Not that anyone is using the chilling S-word just yet, when negotiations are ongoing, and diplomacy is still possible.
But this being the City of Calgary, the threat of job action is always there -- it was only 18 months ago that the local transit union cancelled a strike at the eleventh hour, when a desperate, last-ditch deal was reached with the city.
That bitterly fought contract is one of those expiring in July -- a nice time for walking and cycling, incidentally.
It'll be that much harder to reach deals with workers who've waited for a chance to push their pay and benefits to peaks set by a blistering economy.
Of course, that blister has burst just as the contracts have expired en masse.
The city can't really afford to sign generous contract settlements, but the workers can't afford not to.
All in all, when it comes to union woes and worries, 2009 couldn't be looking worse for the good citizens of Calgary.
And yet, it is worse, much worse, thanks to a city council with the flexibility of a concrete comforter.
With a couple of laudable exceptions -- Ray Jones, for one, says he will donate his aldermanic raise to a scholarship fund -- council accepted this year's 5.5% salary hike with a collective shrug.
Just following the rules, they said, tacking the $5,000 onto their $92,000 salaries.
True, the raise is determined by an independent board and based on Statistics Canada's average salary increase for Albertans, but the decision to accept the cash was made by the mayor and aldermen.
It's a raise based on a economy that started strong and then withered -- more flexible politicians would have refused the money as an example of belt-tightening and battening the hatches.
Edmonton Mayor Stephen Mandel did, turning down his 5.5% hike.
Calgary's Dave Bronconnier took the money -- and then he took a taunting jab at the city's unions, who are already lining up to demand the same raise.
Let an independent board determine union contracts based on the annual economy, Canada's highest-paid mayor said yesterday, and the 5.5% is yours.
Bronconnier's badgering of nearly 5,000 workers without a contract will have those at the negotiation tables wincing -- as will this column, for at least one alderman.
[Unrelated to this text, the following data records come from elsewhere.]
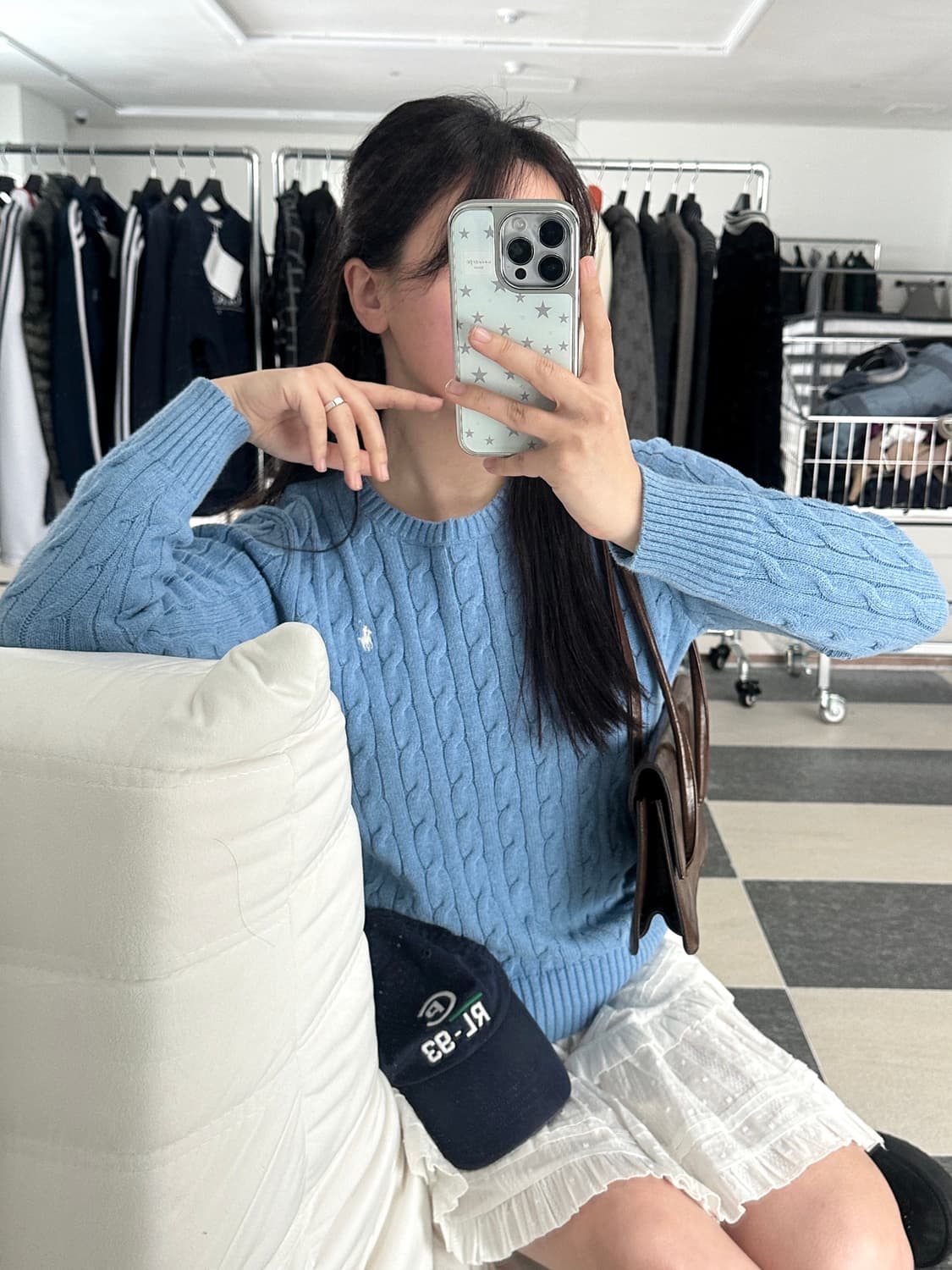 폴로 랄프로렌 스카이 케이블 니트  상품이미지2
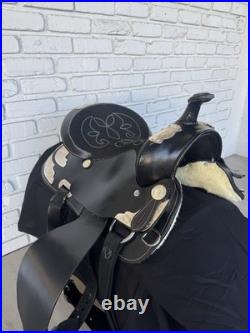 California Hand Made West Coast Saddle Equestrian Tack Horse Equipment Western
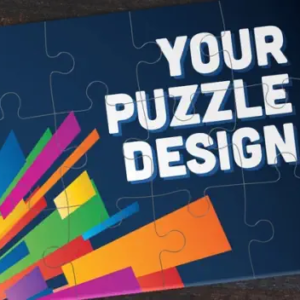 Easy Custom Rectangle Puzzle (12 pc)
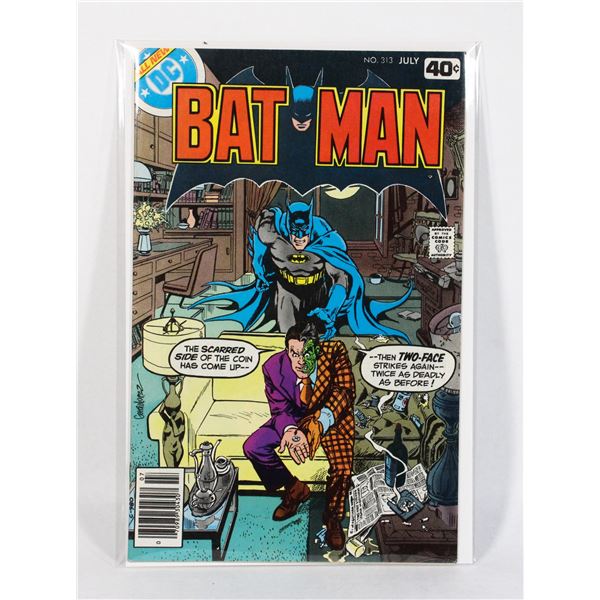 1103 DC Comics Batman #313 July 1979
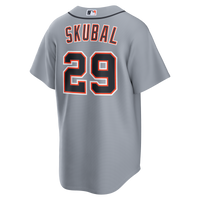 Detroit Tigers Tarik Skubal Nike Gray Road Replica Jersey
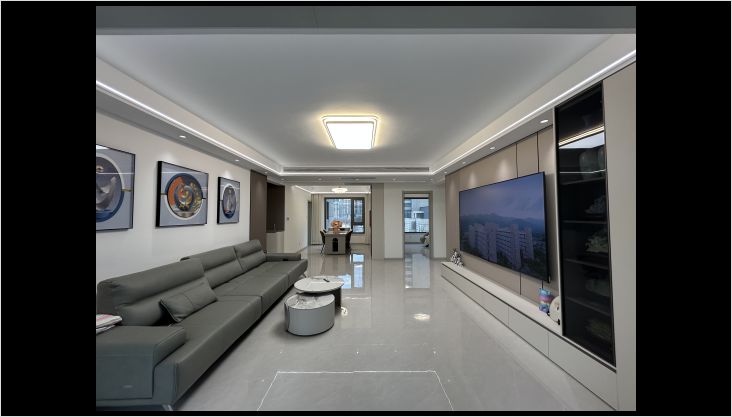 唐城101现代简约实景落地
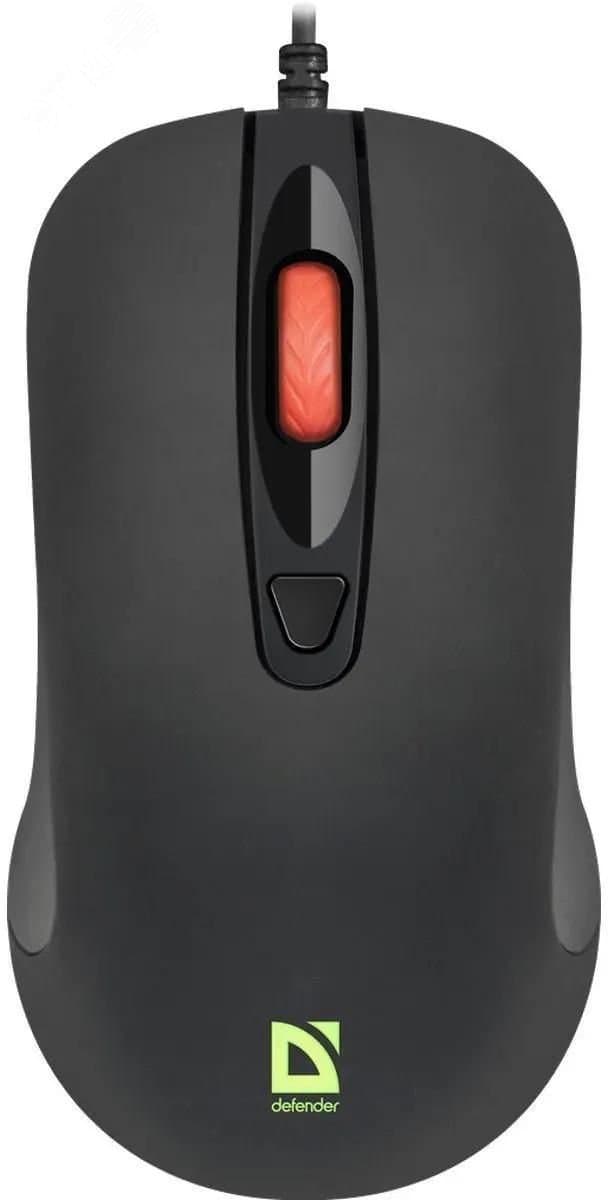 Мышь Ultra Classic MB-280 оптическая, 4кнопки, 1000/1200dpi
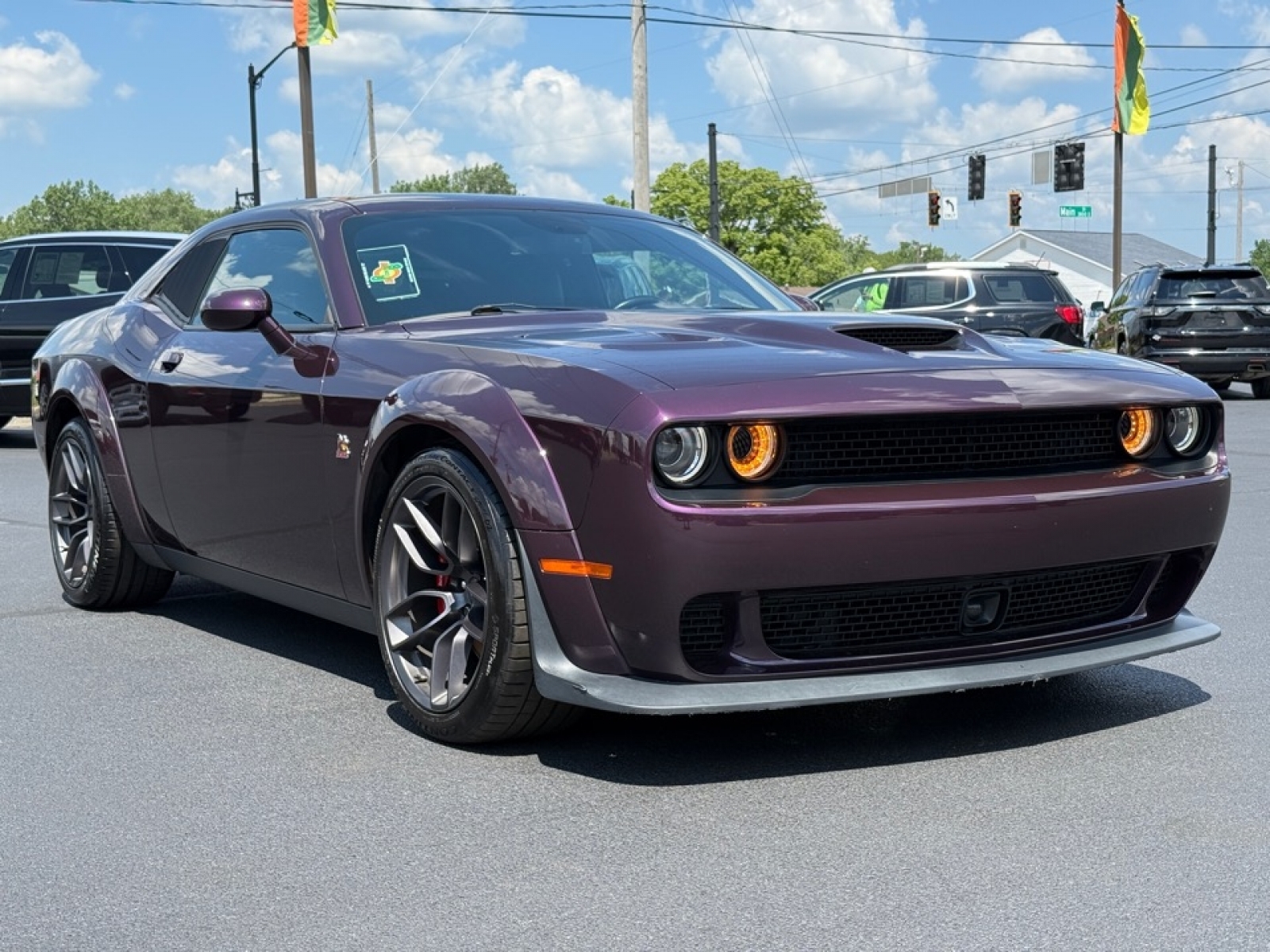 2020 Dodge Challenger R/T Scat Pack Widebody photo 2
Ald. Gord Lowe says that negotiations with city unions always leave him on edge, particularly when they escape the quiet confines of city hall for the volatile pages of the press.
"A good chunk of our workforce is unsigned -- it's always a worry, and it often comes back to what the media says," said Lowe.
The 5.5% raise, having become fodder for headlines and news stories, has Calgarians lashing out in anger and union bosses looking on with great expectations, said Lowe.
"The hue and cry from the public has been quite remarkable," he said.
"The unions will take a look at what's coming council's way, and so it will unfold."
Unwilling to set an example by showing the flexibility to just say no in the face of a faltering economy, city council has made a 5.5% wage hike the standard for the battles to come.
John Dooks, head of the Calgary Police Association, said city council's wage is the benchmark for all unions.
"Absolutely. Obviously, that kind of increase is something we will be targeting," said Dooks.